22 февр. 2024

Hands-on lab for Redpanda, part-1: installing & a smoke test

This is a series of hands-on labs where you will get first-hand experience using Redpanda from scratch. Each hands-on lab provides step-by-step procedures to complete specific tasks, such as installing and developing data-streaming applications using Redpanda.

Probably, immediately a question comes to mind: why do you need an alternative when there is a de facto standard like Apache Kafka? Apache Kafka is fine, but I need a much more lightweight implementation with a multi-tiered storage solution for replicating data into a data lake.

Let's start with my use case. I am involved in a project where we have to stream data in near real-time from more than 140+ applications to our data lake. The requirement's are as follows:

  1. Data replication must use CDC, or logical replication.

  2. The design principle should be based on a data mesh architecture where each domain team is involved in data replication and data analysis on their own.

  3. The streaming data platform should be lightweight and support multi-tiered storage.

After a little research, the architecture of Redpanda caught my attention, especially it's multi-tiered object storage solution and lightweight Kafka-compatible C++ implementation. After reading the article "How Redpanda works", I decided to give it a try.
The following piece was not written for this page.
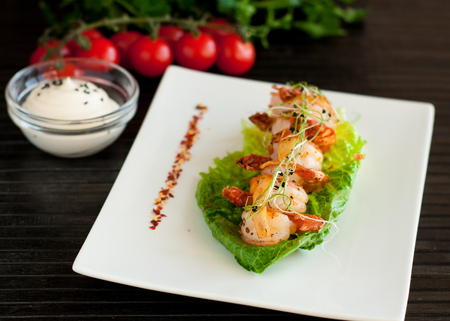 Tiger shrimps grilled with garlic and spices served on romaine lettuce salad leaf 스톡 콘텐츠 - 113954199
In the very first part of this series, I am going to install Redpanda on my home lab server and prepare two simple applications, Producer and Consumer, to play with Redpanda. Here are the pre-requisites:

  1. Docker compose.

  2. Java 17

  3. Maven 3.6.0 or later

Step 1: preparation for installation.

I am going to use a single Redpanda broker, so copy and paste the following YAML content into a file named docker-compose.yml on your local file system or on the Docker host machine.

version: "3.7"
name: redpanda-quickstart
networks:
  redpanda_network:
    driver: bridge
volumes:
  redpanda-0: null
services:
  redpanda-0:
    command:
      - redpanda
      - start
      - --kafka-addr internal://0.0.0.0:9092,external://0.0.0.0:19092
      # Address the broker advertises to clients that connect to the Kafka API.
      # Use the internal addresses to connect to the Redpanda brokers'
      # from inside the same Docker network.
      # Use the external addresses to connect to the Redpanda brokers'
      # from outside the Docker network.
      - --advertise-kafka-addr internal://redpanda-0:9092,external://localhost:19092
      - --pandaproxy-addr internal://0.0.0.0:8082,external://0.0.0.0:18082
      # Address the broker advertises to clients that connect to the HTTP Proxy.
      - --advertise-pandaproxy-addr internal://redpanda-0:8082,external://localhost:18082
      - --schema-registry-addr internal://0.0.0.0:8081,external://0.0.0.0:18081
      # Redpanda brokers use the RPC API to communicate with each other internally.
      - --rpc-addr redpanda-0:33145
      - --advertise-rpc-addr redpanda-0:33145
      # Tells Seastar (the framework Redpanda uses under the hood) to use 1 core on the system.
      - --smp 1
      # The amount of memory to make available to Redpanda.
      - --memory 1G
      # Mode dev-container uses well-known configuration properties for development in containers.
      - --mode dev-container
      # enable logs for debugging.
      - --default-log-level=debug
    image: docker.redpanda.com/redpandadata/redpanda:v23.3.5
    container_name: redpanda-0
    volumes:
      - redpanda-0:/var/lib/redpanda/data
    networks:
      - redpanda_network
    ports:
      - 18081:18081
      - 18082:18082
      - 19092:19092
      - 19644:9644
  console:
    container_name: redpanda-console
    image: docker.redpanda.com/redpandadata/console:v2.4.3
    networks:
      - redpanda_network
    entrypoint: /bin/sh
    command: -c 'echo "$$CONSOLE_CONFIG_FILE" > /tmp/config.yml; /app/console'
    environment:
      CONFIG_FILEPATH: /tmp/config.yml
      CONSOLE_CONFIG_FILE: |
        kafka:
          brokers: ["redpanda-0:9092"]
          schemaRegistry:
            enabled: true
            urls: ["http://redpanda-0:8081"]
        redpanda:
          adminApi:
            enabled: true
            urls: ["http://redpanda-0:9644"]
    ports:
      - 8080:8080
    depends_on:
      - redpanda-0

If you are using Docker locally, you haven't changed anything in the Docker compose file. In the case of using Docker on a remote machine, you have to change the address of the Docker advertise external parameter (advertise-kafka-addr), which is used for client connections from outside of the Docker host machine.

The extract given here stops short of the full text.